Moschetti, Giuseppe (2016) Development and calibration of wavelength scanning interferometry for surface topography measurement. Doctoral thesis, University of Huddersfield.

Modern advanced manufacturing is capable of generating complex structures on large area substrates while maintaining high feature resolution and small defects. Examples of these products include photovoltaic cells, OLED displays, and printed sensors, manufactured at high speed on roll-to-roll (R2R) processes. A challenge for manufacturers is to ensure that the quality of products is not compromised by the faster manufacturing process, therefore inspection should be in-line, fast, and should meet the accuracy needs of the product. A possible candidate for nanoscale surface measurement on large areas in an industrial environment is the wavelength scanning interferometer (WSI) technique for its higher speed when compared to other surface topography measurement techniques.

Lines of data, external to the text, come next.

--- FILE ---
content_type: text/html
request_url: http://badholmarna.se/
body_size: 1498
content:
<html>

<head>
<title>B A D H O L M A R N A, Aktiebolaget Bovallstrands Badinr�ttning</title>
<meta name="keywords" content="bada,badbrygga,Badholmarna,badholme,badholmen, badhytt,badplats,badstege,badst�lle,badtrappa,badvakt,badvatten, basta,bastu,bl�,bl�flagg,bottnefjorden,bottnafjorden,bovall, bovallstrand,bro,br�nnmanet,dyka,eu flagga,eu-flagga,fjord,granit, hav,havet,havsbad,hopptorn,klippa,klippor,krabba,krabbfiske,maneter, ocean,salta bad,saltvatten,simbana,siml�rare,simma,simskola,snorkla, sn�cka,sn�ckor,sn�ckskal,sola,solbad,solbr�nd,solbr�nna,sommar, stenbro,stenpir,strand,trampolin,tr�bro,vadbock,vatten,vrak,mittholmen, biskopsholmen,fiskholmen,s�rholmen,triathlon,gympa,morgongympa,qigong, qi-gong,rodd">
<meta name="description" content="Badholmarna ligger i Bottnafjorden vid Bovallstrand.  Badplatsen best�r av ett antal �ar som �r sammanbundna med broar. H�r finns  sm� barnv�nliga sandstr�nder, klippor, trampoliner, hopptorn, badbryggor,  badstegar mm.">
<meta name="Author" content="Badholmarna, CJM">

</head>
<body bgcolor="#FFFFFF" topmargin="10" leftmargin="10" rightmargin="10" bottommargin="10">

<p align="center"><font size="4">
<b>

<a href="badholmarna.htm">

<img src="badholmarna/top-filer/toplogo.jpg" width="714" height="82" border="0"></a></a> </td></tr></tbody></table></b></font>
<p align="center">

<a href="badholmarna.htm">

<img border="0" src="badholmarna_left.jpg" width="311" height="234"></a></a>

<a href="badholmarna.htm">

In this thesis, traceability for a WSI instrument is established, i.e. a procedure is defined to estimate the measurement uncertainty according to recent development in ISO standards for surface texture measurement. An estimation of measurement uncertainties associated with each of the metrological characteristics (MCs) and combined uncertainty is reported. It is shown that the WSI instrument is capable of measuring surface height with an uncertainty in the order of tens of nanometres. The larger uncertainty contribution is due to the linearity deviation of the vertical axis due to variable performance of the phase demodulating algorithm to fringe patterns with a large range of frequencies.

And alternative method is proposed to estimate the amplification factor and the linearity deviation which are usually estimated with the step height standard (SHS) method. The amplification factor can be estimated which lower uncertainty via the wavelength standard (WS) method and the linearity deviation via the measurement of a tilted-flat.

A technique variation, namely ’phase WSI’ is proposed that improves the measurement performance of the WSI. Rather than determining the conventional fringe frequency-derived height directly, the method uses the frequency to resolve the fringe order ambiguity, and combine this information with the more accurate and repeatable fringe phase derived z height. A theoretical model to evaluate the method’s performance in the presence of additive noise is derived and shown to be in good agreement with experiments. The linearity deviation is reduced by approximately an order of magnitude, reaching amplitudes of few nanometres. The measurement noise is also reduced by an order of magnitude, reaching the sub-nanometre range.

A complementary technique, quadrature WSI (QWSI), is also proposed which extends the measurement range by more than double, allowing positive and negative optical path differences (OPD) to be distinguished and making accessible for measurement the range around the zero OPD position. A theoretical explanation of the achieved improvement and the origin of possible phase estimation error is also provided.